### Study questions
- A) Using the excerpt below on SameSite cookies and Django, say whether each statement agrees with the text. For each, answer yes or no and quote the words that decide it.
(i) The writer expects the worry about users on browsers without SameSite cookies to matter less as time goes on.
(ii) The writer says that if OWASP is wrong about the security effects, Django can disregard OWASP's advice.
(iii) The second reason OWASP gives is a pair of ways to get around it.
- B) In the excerpt below on SameSite cookies and Django, find every sentence where the writer uses "I", "I'm", or "I'll", and copy each one in full.

### Excerpt provided
-=-=-=-=-

But again, I do not think this is what they meant: they meant that users are still using browsers that do not implement SameSite cookies. By its nature, we can expect that over time this concern will increasingly grow less relevant. For some this transition of their user base will go quickly, but for others their user base may more commonly be on older browsers.
This is a substantive concern, and is where the legitimate concerns that I’m aware of are located.
The second reason that OWASP gives are the “2 ways to bypass it as mentioned in the following section”. After having read that section and related sections to do my best to make sure I understand it correctly, I think that these “ways to bypass it” do not provide justification for this stance from Django, and I’m not sure they provide additional justification for this stance at all.
Before I explain why, I’ll note that even if OWASP is wrong about the security implications, the fact that OWASP makes the recommendation is something that Django should take into consideration. It’s just that the specifics of the choices we’re looking at make these “ways to bypass it” not relevant to the actual implementation in Django.

-=-=-=-=-

### Source data
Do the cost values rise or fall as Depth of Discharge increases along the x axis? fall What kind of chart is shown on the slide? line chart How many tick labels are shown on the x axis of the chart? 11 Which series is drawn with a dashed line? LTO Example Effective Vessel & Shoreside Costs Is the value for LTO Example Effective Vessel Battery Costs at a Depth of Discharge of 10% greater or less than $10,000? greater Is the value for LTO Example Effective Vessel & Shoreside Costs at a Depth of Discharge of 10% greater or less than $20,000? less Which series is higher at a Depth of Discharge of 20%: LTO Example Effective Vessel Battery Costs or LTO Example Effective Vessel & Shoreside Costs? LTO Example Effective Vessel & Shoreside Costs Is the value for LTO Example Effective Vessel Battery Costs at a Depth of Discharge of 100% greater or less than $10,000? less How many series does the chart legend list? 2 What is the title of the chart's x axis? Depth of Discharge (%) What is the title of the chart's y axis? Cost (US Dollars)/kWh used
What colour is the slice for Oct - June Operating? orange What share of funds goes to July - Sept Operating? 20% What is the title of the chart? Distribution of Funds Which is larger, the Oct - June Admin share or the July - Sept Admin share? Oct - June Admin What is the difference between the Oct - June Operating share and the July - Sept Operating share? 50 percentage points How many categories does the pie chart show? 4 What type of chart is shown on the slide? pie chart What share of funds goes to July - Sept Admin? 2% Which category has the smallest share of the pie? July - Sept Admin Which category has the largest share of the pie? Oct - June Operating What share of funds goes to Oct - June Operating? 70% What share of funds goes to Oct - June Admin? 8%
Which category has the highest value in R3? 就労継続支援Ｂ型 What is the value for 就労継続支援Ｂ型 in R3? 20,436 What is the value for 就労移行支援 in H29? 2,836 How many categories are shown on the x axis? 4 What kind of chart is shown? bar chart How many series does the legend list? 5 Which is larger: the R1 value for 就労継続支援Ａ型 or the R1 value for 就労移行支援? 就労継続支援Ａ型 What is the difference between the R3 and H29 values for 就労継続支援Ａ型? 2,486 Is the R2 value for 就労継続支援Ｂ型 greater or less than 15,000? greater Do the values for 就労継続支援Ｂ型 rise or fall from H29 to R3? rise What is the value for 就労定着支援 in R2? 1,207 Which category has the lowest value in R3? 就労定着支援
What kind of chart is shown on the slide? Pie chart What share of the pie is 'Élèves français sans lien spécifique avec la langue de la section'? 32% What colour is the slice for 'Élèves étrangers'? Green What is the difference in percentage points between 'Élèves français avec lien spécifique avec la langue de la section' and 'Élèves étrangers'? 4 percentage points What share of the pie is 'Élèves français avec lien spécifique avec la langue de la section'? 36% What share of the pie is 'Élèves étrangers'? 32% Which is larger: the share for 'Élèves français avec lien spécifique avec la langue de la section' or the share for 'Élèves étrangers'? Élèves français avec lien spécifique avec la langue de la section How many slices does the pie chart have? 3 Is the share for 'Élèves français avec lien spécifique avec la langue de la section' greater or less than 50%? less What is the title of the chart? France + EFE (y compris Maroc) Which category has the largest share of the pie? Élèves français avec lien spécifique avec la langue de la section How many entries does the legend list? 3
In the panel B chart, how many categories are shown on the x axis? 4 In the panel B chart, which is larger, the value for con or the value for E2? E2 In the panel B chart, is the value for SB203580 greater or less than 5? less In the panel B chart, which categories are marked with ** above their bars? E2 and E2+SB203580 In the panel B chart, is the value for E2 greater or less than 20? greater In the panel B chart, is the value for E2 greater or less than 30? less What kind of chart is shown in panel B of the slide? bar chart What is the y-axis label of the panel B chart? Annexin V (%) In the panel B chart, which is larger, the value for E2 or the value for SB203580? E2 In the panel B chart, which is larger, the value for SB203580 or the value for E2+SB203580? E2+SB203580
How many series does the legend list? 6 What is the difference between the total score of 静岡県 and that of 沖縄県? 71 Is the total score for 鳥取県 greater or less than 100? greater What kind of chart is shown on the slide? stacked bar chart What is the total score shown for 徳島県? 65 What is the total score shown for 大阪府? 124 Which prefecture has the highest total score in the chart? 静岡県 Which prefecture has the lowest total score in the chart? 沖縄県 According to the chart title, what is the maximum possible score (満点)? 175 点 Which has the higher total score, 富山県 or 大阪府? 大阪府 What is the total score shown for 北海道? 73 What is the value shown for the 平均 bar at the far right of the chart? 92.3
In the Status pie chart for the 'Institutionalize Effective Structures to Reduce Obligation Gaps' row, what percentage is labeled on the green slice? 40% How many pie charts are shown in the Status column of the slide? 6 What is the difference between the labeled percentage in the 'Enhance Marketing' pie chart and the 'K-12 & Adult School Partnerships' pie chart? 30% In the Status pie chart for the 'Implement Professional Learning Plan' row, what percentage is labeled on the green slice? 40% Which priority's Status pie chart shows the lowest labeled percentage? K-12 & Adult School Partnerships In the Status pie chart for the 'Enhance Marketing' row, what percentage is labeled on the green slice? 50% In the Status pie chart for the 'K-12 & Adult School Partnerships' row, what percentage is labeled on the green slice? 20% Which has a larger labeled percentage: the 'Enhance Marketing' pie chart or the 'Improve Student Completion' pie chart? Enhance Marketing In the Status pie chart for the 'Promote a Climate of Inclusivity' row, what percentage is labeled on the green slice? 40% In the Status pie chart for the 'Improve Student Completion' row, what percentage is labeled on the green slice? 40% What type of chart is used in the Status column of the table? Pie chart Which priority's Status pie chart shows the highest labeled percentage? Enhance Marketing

-=-=-=-=-

### Per-task outputs
- A)
(i) Yes: "By its nature, we can expect that over time this concern will increasingly grow less relevant."
(ii) No: "even if OWASP is wrong about the security implications, the fact that OWASP makes the recommendation is something that Django should take into consideration."
(iii) Yes: "The second reason that OWASP gives are the “2 ways to bypass it as mentioned in the following section”."

- B)
1. "But again, I do not think this is what they meant: they meant that users are still using browsers that do not implement SameSite cookies."
2. "This is a substantive concern, and is where the legitimate concerns that I’m aware of are located."
3. "After having read that section and related sections to do my best to make sure I understand it correctly, I think that these “ways to bypass it” do not provide justification for this stance from Django, and I’m not sure they provide additional justification for this stance at all."
4. "Before I explain why, I’ll note that even if OWASP is wrong about the security implications, the fact that OWASP makes the recommendation is something that Django should take into consideration."